Moisés faleceu pouco antes das 7:30 e o supermercado já estava funcionando. É inquestionável que a principal questão, que desencadeou toda a crise de imagem do Carrefour, foi ter mantido a loja aberta. Mostrou falta de respeito pela vida humana e ressonou desta forma pelas redes sociais. O correto era tê-la fechado imediatamente enquanto aguardava pelo IML para os procedimentos de retirada do corpo e trâmites legais. 

O que levou ao segundo problema: o gerente ou pessoas encarregadas decidiram isolar o corpo em um canto da loja com tapumes e engradados de cerveja em volta, e cobri-lo com guarda-sóis. A cena, que mostrava descaso, começou a ser percebida por clientes e compartilhada nas redes sociais. Pelos comentários, apesar da tentativa de disfarçar o cadáver, era possível para os clientes identificar o que estava ocorrendo. 

Como o representante do IML demorou a chegar, a situação se prolongou até depois das 11h, ou seja, por quase quatro horas. A esposa do vendedor, Odeliva Cavalcante, foi informada às 8:00 do falecimento de seu marido e se encaminhou à loja, porém disse que funcionários tentaram impedi-la de ter acesso ao corpo de seu marido. 

Outras polêmicas

O caso ganhou repercussão internacional e a matriz francesa admitiu o erro em não fechar a loja, mas chamou a situação de caso isolado. No entanto, o Carrefour já acumula um crescente histórico de polêmicas no Brasil. Em novembro de 2018, o espancamento de um cachorro até a morte por seguranças na unidade de Osasco, São Paulo, repercutiu muito nas redes. E ano passado um idoso foi expulso de uma loja em Anápolis, Goiás, por ter sido confundido com um morador de rua.

E agora, o que fazer?

O Carrefour precisa investir com urgência em treinamento estratégico e gerenciamento de crise para os gestores das unidades brasileiras. Não parece haver um manual de crise ou qualquer guia com referências de procedimentos a serem seguidos em situações especiais. 

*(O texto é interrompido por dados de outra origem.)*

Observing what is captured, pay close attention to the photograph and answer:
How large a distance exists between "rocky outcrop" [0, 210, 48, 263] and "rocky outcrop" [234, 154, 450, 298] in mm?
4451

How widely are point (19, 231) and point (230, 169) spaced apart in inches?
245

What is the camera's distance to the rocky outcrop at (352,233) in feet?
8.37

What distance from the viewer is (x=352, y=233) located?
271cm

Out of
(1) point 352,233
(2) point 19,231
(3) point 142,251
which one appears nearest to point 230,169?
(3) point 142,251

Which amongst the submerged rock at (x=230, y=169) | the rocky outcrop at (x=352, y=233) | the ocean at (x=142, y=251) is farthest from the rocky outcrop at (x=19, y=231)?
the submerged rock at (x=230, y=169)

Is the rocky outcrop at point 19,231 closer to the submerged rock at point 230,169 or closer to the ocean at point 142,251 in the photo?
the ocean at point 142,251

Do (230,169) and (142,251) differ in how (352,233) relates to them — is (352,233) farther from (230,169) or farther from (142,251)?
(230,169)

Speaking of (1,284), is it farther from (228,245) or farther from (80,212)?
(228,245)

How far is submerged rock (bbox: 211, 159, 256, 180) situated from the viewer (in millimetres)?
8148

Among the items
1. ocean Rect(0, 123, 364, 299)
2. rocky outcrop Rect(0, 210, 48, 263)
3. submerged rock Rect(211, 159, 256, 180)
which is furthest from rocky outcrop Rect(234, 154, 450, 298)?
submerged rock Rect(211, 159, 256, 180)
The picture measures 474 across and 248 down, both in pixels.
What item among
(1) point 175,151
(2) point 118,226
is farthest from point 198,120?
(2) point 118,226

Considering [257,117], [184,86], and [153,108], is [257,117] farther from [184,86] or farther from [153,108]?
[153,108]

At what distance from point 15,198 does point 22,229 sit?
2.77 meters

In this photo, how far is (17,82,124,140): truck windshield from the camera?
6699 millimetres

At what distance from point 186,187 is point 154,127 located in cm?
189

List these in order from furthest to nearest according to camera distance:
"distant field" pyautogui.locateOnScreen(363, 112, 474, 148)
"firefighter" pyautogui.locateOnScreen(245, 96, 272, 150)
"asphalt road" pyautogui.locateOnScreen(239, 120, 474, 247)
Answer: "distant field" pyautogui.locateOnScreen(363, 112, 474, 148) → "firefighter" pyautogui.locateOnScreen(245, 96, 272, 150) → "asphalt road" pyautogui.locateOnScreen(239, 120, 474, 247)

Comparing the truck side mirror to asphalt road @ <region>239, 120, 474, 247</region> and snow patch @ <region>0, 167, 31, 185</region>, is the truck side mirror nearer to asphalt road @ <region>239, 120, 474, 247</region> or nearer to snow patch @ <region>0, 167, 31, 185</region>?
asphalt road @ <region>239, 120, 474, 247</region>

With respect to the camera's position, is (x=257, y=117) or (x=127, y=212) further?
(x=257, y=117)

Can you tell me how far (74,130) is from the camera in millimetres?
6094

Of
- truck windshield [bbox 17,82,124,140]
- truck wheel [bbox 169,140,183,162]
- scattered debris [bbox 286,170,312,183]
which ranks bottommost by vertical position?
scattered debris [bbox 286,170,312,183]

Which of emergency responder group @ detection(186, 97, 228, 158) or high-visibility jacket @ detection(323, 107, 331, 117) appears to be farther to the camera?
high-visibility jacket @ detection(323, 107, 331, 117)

Especialmente se tratando de uma rede internacional, deve haver padrões a serem seguidos quando falamos de treinamento de pessoal, atendimento ao cliente e segurança, até para os clientes de sentirem confortáveis na loja, a atmosfera deve ser familiar. No momento, a rede precisa se redimir com o público e mostrar que se importa, mais do que com o lucro, com pessoas. Esse era o principal teor das críticas acerca da situação envolvendo o falecimento do Sr. Moisés e deve ser o foco principal do Carrefour para reconquistar a confiança de seus clientes.